Puneet Gupta

Posted on Jul 4 • Edited on Jul 5 • Originally published at pg-blogs.netlify.app

Building Reliable LLM Applications in Python

#ai #llm #python

Introduction

Calling an LLM API is easy. Building an application on top of one that is reliable — that fails predictably, doesn't hallucinate its way into wrong answers, and doesn't surprise you with a bill — is a real engineering discipline.

The core mindset shift: treat model output as a hypothesis to verify, not a fact to trust. This post covers the practices that make Python LLM applications production-grade, using Anthropic's Claude and the official anthropic SDK.

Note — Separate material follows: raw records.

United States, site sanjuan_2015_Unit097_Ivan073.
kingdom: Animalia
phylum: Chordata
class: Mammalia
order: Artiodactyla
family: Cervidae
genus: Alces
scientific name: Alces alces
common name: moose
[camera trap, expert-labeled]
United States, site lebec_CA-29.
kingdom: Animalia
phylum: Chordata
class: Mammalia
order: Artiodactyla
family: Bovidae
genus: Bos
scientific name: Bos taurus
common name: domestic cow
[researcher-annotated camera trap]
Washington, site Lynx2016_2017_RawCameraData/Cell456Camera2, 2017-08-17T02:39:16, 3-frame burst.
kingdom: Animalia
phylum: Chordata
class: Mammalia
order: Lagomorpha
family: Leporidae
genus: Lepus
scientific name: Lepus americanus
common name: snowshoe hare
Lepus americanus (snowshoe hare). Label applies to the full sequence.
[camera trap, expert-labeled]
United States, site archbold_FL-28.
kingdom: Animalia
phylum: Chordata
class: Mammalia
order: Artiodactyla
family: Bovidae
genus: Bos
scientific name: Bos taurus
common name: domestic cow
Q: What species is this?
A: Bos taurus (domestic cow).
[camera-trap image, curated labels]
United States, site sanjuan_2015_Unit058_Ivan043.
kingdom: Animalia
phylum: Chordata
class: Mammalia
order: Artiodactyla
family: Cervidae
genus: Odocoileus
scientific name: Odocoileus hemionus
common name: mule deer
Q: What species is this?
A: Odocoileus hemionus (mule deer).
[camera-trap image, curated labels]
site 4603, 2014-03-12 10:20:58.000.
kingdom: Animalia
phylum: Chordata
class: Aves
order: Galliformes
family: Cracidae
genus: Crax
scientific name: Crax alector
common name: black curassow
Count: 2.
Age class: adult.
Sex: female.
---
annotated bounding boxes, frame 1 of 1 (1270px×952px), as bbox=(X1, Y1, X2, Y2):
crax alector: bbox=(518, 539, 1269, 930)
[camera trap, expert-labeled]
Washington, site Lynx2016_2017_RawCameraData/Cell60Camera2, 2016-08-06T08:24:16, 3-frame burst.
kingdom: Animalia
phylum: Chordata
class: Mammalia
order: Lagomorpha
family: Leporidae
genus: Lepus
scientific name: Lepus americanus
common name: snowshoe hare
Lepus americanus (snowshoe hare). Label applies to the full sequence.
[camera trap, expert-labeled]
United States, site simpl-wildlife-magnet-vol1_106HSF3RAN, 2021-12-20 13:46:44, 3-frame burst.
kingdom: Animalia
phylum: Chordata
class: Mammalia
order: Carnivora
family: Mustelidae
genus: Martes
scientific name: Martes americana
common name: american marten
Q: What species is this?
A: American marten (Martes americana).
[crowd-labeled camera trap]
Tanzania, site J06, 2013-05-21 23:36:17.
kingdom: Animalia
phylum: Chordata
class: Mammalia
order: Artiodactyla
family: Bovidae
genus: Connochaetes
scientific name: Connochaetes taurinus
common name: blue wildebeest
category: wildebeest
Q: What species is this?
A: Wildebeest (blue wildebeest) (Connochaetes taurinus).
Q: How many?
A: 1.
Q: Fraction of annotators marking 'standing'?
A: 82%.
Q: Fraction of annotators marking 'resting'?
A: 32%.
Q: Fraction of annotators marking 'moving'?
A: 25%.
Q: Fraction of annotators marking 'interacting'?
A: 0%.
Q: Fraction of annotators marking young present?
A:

Pick the Right Model for the Task

Model choice is a decision, not a default. Match the tier to the difficulty of the task:

import anthropic

client = anthropic.Anthropic()  # reads ANTHROPIC_API_KEY from the environment

# Hard reasoning / agentic work → the strongest model
response = client.messages.create(
    model="claude-opus-4-8",
    max_tokens=4096,
    messages=[{"role": "user", "content": "..."}],
)

# High-volume, cost-sensitive classification → a cheaper capable model
cheap = client.messages.create(
    model="claude-haiku-4-5",
    max_tokens=256,
    messages=[{"role": "user", "content": "Classify sentiment: ..."}],
)

Never run an expensive model where a cheap one suffices, and never under-provision where quality matters. Cost and latency are features — track them.

Get Structured Output — Don't Parse Prose

The single biggest source of fragility in LLM apps is scraping structured data out of free-form text. Prefer typed outputs validated against a schema. With the Anthropic SDK, messages.parse() validates the response against a Pydantic model for you:

from pydantic import BaseModel

class Invoice(BaseModel):
    vendor: str
    total: float
    due_date: str

response = client.messages.parse(
    model="claude-opus-4-8",
    max_tokens=1024,
    messages=[{"role": "user", "content": f"Extract invoice fields:\n{raw_text}"}],
    output_format=Invoice,
)

invoice = response.parsed_output   # a validated Invoice instance
print(invoice.total)               # a float, guaranteed — no regex, no json.loads

The validation happens against a schema the model is constrained to, so you get a typed object instead of a string you have to hope parses. Structured output turns "the model usually returns JSON" into "the model returns this shape."

Ground the Model — Don't Let It Hallucinate

An LLM will confidently invent facts. For anything that must be correct, give the model the source material and instruct it to answer only from that material — retrieval-augmented generation (RAG) in its simplest form:

prompt = f"""Answer the question using ONLY the context below.
If the answer is not in the context, say "I don't know."

<context>
{retrieved_documents}
</context>

Question: {user_question}"""

Two things make this reliable: the explicit "only from context" instruction, and an explicit escape hatch ("say I don't know") so the model isn't pressured to fabricate. Then cite — have the model point at which passage it used, so a human can verify.

Handle the Unhappy Path

Networks fail and rate limits happen. The Anthropic SDK already retries transient errors (429, 5xx, connection errors) with exponential backoff — configure it rather than reinventing it:

client = anthropic.Anthropic(max_retries=4, timeout=30.0)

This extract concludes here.